Across the records below, how many lines include the string "over"? State the number and nothing more.
(Listed records begins)
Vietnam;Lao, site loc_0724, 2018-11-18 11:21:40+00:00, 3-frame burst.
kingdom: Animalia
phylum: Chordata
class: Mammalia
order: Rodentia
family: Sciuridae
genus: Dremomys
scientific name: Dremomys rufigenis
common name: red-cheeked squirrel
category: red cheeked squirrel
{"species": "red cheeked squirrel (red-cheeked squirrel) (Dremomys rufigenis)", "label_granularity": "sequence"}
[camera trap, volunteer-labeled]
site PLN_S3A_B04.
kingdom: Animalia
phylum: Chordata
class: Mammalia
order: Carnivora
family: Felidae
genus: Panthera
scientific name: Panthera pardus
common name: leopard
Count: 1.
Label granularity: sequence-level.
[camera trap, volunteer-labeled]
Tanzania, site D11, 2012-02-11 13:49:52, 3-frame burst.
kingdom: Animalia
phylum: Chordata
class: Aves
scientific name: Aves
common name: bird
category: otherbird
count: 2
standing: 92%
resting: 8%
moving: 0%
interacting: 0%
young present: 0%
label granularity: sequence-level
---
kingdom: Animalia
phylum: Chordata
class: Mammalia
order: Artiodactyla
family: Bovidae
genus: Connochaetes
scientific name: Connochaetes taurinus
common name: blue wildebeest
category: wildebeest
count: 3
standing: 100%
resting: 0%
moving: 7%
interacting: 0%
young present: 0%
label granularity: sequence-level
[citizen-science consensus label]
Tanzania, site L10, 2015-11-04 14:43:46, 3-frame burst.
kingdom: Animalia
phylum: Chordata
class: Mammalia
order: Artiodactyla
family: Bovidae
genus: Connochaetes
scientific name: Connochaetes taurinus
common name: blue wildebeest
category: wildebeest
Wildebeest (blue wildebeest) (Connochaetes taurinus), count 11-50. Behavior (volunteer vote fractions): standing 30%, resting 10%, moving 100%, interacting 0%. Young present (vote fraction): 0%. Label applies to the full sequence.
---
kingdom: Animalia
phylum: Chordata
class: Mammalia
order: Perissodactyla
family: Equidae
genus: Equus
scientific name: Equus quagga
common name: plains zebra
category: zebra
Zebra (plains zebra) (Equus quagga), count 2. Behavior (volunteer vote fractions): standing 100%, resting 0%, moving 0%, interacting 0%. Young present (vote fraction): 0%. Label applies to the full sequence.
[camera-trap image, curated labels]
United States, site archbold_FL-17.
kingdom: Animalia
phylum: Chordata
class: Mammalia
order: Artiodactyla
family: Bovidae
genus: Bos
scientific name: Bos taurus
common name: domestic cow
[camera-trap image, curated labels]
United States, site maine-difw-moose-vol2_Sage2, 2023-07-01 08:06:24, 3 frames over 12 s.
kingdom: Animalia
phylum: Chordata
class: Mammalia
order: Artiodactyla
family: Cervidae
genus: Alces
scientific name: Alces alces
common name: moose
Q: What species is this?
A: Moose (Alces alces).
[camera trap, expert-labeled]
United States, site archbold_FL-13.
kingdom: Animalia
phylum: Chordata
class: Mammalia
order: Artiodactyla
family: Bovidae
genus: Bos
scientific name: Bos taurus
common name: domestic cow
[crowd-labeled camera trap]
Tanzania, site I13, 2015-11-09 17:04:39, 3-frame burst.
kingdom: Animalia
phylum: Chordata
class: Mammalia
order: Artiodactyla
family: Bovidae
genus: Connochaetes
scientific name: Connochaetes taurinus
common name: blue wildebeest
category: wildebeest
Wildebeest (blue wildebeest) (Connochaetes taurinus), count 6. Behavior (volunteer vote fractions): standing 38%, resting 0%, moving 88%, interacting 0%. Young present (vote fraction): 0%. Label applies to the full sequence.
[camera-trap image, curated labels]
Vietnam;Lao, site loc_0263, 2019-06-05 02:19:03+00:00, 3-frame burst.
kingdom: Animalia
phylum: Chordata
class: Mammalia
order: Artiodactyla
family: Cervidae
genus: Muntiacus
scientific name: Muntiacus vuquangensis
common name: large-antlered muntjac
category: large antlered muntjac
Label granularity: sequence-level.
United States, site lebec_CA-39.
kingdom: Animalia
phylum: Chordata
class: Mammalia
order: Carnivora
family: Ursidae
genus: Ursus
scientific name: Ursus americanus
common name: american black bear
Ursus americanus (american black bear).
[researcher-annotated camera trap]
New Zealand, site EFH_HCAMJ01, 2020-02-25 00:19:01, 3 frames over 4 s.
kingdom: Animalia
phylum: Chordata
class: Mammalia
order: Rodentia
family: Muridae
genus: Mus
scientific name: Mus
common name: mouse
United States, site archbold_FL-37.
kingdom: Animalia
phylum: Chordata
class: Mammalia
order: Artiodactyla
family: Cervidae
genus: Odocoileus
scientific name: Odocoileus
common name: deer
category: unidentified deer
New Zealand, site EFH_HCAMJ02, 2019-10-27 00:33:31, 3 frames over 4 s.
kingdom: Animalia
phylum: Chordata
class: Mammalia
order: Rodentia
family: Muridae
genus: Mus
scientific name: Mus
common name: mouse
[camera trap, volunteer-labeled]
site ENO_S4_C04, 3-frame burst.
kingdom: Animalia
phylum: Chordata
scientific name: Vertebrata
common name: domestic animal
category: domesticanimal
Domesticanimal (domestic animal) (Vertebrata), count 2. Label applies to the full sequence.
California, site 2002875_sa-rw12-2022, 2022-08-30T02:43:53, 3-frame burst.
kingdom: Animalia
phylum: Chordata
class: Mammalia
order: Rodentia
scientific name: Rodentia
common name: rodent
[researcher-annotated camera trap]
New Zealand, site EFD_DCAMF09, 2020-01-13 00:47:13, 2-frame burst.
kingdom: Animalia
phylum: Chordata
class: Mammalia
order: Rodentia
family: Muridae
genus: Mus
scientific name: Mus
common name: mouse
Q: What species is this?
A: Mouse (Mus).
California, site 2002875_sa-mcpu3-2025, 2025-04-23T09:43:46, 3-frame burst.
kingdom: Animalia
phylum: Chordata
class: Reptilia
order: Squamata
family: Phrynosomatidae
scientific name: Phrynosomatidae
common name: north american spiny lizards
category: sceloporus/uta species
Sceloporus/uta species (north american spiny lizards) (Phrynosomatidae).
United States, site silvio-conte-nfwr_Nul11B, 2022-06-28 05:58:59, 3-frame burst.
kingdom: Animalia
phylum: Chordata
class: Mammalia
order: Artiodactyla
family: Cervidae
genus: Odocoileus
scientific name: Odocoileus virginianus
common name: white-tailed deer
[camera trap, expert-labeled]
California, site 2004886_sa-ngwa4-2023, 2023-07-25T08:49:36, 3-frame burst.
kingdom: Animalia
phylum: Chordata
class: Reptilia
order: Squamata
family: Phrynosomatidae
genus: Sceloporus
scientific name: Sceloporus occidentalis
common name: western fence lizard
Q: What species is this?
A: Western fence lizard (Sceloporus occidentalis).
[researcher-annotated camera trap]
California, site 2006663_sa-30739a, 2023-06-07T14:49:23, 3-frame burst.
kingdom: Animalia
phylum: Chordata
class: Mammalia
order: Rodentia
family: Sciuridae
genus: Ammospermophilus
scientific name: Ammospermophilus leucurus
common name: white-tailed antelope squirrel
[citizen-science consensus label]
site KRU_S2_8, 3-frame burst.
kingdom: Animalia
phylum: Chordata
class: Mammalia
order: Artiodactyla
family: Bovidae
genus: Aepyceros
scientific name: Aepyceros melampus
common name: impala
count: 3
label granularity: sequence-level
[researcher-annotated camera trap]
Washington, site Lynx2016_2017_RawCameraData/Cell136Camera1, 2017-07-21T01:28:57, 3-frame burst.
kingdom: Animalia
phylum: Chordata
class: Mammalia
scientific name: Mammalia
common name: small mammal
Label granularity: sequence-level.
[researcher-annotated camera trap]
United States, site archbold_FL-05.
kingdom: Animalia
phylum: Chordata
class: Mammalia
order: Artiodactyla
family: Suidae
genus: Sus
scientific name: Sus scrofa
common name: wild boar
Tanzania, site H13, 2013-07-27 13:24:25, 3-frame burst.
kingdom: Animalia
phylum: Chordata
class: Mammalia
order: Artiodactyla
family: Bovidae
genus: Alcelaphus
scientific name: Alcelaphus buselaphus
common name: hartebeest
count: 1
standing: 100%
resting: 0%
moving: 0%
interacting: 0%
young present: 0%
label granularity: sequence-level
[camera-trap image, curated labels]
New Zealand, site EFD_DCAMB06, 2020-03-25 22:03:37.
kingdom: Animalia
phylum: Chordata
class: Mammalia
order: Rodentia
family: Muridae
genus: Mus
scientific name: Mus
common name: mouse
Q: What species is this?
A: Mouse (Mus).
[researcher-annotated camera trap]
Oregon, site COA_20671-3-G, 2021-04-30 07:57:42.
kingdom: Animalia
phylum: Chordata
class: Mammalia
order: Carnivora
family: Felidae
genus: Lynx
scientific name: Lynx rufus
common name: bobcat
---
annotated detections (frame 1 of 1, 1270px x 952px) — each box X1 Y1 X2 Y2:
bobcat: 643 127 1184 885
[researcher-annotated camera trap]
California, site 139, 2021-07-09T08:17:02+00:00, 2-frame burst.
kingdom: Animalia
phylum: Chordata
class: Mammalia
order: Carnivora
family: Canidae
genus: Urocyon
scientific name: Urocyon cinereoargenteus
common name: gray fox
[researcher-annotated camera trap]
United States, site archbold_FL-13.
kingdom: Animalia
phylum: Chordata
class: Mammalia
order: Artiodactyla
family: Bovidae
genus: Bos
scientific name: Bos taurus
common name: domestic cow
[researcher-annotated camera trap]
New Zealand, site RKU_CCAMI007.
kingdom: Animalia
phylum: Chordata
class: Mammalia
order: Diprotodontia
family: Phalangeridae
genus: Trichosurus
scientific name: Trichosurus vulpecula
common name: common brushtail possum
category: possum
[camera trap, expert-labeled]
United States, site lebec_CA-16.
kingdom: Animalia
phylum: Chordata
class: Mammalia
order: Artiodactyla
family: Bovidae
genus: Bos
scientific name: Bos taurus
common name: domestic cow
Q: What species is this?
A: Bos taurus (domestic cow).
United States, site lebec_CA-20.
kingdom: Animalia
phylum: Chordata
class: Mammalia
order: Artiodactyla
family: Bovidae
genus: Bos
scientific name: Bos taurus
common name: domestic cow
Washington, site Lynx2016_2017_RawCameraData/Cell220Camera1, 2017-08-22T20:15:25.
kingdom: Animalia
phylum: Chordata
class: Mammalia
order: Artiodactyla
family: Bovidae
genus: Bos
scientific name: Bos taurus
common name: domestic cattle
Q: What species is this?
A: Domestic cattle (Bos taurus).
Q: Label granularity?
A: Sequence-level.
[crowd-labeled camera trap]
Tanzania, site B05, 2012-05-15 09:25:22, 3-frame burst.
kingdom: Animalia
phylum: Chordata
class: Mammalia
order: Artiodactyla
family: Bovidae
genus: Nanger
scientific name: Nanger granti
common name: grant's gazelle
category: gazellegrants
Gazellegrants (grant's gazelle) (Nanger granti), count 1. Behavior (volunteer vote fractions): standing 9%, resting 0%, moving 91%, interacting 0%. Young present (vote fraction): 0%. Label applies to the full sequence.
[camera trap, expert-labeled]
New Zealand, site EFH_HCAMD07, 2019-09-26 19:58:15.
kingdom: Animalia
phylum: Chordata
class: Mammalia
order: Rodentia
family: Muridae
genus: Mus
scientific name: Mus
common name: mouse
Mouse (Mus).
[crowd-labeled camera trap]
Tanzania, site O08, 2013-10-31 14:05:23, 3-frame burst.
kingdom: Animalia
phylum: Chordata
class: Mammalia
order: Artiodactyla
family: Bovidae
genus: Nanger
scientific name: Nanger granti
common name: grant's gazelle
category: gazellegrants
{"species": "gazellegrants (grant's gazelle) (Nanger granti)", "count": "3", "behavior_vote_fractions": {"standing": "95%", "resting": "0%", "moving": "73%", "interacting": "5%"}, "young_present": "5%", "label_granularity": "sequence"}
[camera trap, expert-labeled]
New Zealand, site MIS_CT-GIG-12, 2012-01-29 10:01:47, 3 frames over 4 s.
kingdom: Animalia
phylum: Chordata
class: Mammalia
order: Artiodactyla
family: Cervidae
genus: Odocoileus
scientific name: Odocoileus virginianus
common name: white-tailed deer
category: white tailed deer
(Listed records ends)
# Output below
4